How to complete this task - Restate word for word the lines of the material below, from the line with "هتل ولکام این شنزن چین" to the line with "Christmas Tree Skirt", both lines included, and no others.

Data in this exercise -
--------------------------------

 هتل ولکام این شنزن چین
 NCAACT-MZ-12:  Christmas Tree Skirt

--------------------------------

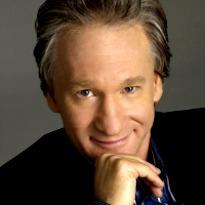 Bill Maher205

--------------------------------

Task answer -
 هتل ولکام این شنزن چین
 NCAACT-MZ-12:  Christmas Tree Skirt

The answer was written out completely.